O relato do pescador mostra que as disputas territoriais que acontecem em terra se estendem para as águas, ou seja, para além das disputas por espaço e permanência nas areias. No mar, essas disputas não só existem como também podem ser ainda mais difíceis. A pesca, enquanto atividade humana, é uma das mais antigas. Vivemos em um país com extenso litoral, onde muitas modalidades de pesca são praticadas. Os pescadores artesanais da Colônia Z- 13 utilizam barcos pequenos que não conseguem competir com embarcações maiores e mais bem equipadas.


Sendo assim, permanecem:


Para muito além do sentimento de pertencimento dos pescadores, o mar é o sustentáculo financeiro desses trabalhadores. Através de suas lutas diárias, ocupam o território que se “deixa” ser apropriado numa relação de mútua doação: onde o pescador, quando romantizado, faz parte da paisagem; e, quando levado ao entendimento da sua real natureza, é homem destemido, que desbrava o mar em busca do sustento. (BERNARDO, 2020, p. 126).



Referências:

BERNARDO, Luzimar Soares. Nas ondas do mar carioca: O moderno e as tradições vistos a partir da história dos pescadores da Colônia Z-13 na praia de Copacabana. São Paulo: e-manuscrito, 2020.

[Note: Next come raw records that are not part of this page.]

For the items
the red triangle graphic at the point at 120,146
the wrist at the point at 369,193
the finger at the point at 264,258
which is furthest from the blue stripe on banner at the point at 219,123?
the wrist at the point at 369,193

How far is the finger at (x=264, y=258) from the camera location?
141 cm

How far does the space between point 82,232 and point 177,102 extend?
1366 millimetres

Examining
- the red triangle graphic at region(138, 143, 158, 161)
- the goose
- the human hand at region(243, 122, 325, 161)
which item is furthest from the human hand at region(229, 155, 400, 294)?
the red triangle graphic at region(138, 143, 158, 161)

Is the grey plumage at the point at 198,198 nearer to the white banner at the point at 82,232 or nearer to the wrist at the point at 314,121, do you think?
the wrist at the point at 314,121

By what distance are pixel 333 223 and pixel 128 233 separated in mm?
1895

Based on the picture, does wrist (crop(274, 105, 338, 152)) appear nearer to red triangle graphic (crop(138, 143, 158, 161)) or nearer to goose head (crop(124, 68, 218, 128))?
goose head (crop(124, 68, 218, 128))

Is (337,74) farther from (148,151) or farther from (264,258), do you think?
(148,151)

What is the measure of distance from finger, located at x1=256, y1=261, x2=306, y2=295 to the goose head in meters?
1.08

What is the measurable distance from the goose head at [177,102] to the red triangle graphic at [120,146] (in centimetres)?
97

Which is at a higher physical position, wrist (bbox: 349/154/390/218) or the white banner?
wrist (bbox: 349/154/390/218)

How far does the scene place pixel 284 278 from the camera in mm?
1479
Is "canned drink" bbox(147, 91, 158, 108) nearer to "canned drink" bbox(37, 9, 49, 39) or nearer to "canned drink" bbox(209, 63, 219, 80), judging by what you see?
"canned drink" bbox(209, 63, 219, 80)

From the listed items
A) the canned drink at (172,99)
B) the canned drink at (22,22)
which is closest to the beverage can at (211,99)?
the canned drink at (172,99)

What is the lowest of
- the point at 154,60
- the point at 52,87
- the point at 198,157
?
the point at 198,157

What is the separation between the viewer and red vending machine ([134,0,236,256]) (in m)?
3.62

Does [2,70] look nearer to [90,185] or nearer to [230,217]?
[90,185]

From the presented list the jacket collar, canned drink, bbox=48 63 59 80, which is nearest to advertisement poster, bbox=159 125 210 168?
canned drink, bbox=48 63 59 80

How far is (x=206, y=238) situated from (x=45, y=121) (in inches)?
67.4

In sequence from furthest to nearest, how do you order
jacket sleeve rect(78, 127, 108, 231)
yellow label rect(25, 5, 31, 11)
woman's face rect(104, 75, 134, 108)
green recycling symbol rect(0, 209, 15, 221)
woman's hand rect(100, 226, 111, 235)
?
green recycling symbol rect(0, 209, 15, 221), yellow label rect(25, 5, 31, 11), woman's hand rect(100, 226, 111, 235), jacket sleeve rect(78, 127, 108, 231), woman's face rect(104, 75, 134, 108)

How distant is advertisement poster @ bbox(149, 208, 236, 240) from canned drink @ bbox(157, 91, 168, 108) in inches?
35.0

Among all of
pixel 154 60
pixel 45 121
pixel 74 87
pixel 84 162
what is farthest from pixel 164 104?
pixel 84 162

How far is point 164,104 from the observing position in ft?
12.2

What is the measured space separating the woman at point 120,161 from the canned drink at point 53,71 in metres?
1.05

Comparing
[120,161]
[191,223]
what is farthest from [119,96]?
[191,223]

SANCHO, Ana Clara. Colônia de Pescadores Z-13, em Copacabana, completa 100 anos de fundação. Em O DIA. Disponível em: https://odia.ig.com.br/rio-de-janeiro/2023/07/6666587-colonia-de-pescadores-z-13-em-copacabana-completa-100-anos-de-fundacao.html?utm_source=whatsapp&utm_medium=artigo&utm_campaign=share-article. Acesso em: 11 jul. 23.

SANTOS, Milton. Pensando o Espaço Homem. São Paulo: Editora da Universidade de São Paulo, 2021.


*Luzimar Soares é historiadora (PUC-SP/USP).